Fighting Age Bias the Old Way
When judges start using the word "reasonable," watch out. It's a waffle word that usually means, "Let the courts decide an issue case by case."
A good example is last week's ruling by the Supreme Court that interpreted a 1967 federal law on age discrimination.
The high court discovered a new meaning in a vague law that the lower courts couldn't see - namely, that a business policy that adversely affects older workers is legal if it is "based on reasonable factors other than age." In other words, older workers who sue for discrimination can win only if their company fails to prove to a judge that its policies weren't aimed at harming those workers.
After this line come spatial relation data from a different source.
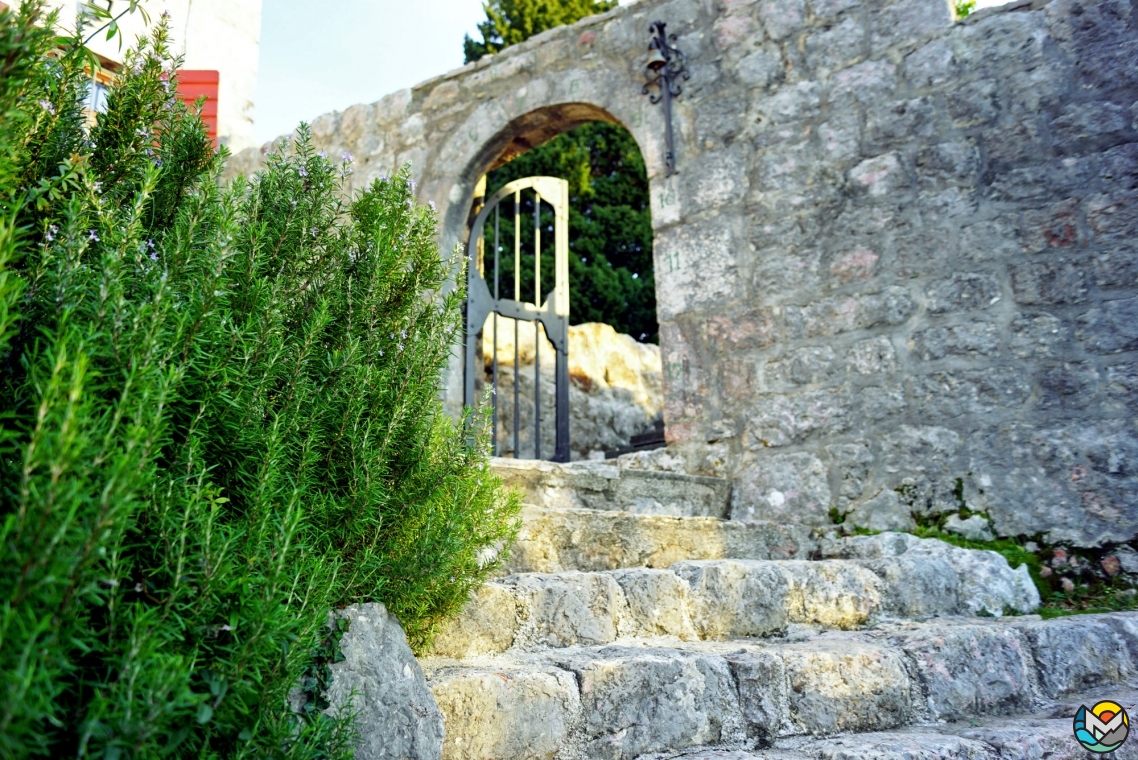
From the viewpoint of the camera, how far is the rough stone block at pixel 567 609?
6.03 ft

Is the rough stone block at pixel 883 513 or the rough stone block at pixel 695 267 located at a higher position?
the rough stone block at pixel 695 267

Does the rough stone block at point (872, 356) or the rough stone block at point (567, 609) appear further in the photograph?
the rough stone block at point (872, 356)

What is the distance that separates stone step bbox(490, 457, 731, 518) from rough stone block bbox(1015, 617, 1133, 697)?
4.99 ft

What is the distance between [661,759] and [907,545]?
188 centimetres

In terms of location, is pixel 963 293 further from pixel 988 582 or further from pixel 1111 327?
pixel 988 582

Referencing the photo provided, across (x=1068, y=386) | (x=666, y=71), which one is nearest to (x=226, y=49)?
(x=666, y=71)

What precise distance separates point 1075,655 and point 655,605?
1.06 m

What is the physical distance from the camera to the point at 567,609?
1.89 m

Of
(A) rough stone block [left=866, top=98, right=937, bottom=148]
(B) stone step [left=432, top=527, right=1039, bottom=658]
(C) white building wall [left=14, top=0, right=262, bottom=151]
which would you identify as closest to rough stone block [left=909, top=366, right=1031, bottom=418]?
(B) stone step [left=432, top=527, right=1039, bottom=658]

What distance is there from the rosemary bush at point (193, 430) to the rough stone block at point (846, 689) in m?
0.68

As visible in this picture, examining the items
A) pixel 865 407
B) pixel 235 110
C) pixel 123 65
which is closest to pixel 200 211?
pixel 123 65

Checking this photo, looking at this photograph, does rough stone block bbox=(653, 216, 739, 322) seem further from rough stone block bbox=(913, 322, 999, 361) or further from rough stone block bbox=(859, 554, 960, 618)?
rough stone block bbox=(859, 554, 960, 618)

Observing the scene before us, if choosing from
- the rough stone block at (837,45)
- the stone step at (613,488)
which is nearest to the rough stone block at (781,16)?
the rough stone block at (837,45)

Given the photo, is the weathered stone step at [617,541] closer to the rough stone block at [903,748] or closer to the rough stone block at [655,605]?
the rough stone block at [655,605]
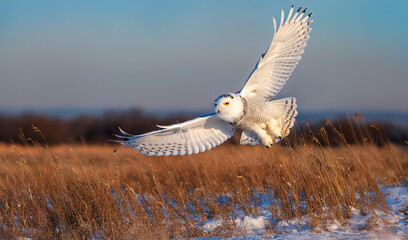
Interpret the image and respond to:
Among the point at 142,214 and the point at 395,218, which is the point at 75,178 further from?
the point at 395,218

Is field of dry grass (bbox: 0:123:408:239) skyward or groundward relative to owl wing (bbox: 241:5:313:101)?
groundward

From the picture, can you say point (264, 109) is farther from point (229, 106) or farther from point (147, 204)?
point (147, 204)

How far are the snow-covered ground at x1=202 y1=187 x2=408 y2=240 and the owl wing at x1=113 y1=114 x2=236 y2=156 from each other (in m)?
1.25

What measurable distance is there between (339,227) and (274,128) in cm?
169

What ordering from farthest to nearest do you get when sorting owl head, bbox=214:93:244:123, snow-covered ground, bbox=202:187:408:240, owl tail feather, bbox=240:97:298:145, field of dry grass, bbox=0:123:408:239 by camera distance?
1. owl tail feather, bbox=240:97:298:145
2. owl head, bbox=214:93:244:123
3. field of dry grass, bbox=0:123:408:239
4. snow-covered ground, bbox=202:187:408:240

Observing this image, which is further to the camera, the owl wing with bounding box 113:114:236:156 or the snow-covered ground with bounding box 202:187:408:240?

In fact, the court decided 5-3 in a case brought by senior police officers in Jackson, Miss., that the city was right to give higher raises to junior officers in order to become more competitive with other police departments in recruiting. That was "unquestionably reasonable," Justice John Paul Stevens wrote.
Yes, but now what?
Before this, courts decided that workers had to prove their employer intended to discriminate. Now workers can sue if a company policy has a "disparate impact" on older workers - but then the courts will decide if that policy is somehow "reasonable."
The high court's decision is well-meaning. No older worker should be pushed out the door just because of age or high salary. But the court has created the potential for a flood of lawsuits that, just in litigation costs alone, could push smaller firms out of business. Congress must revisit the 1967 law to put the fine print on what companies can and cannot do.
Half the workforce is now over 40 - the age when this law kicks in. Both workers and employers deserve to know the limits of this law, not case by case, judge by judge.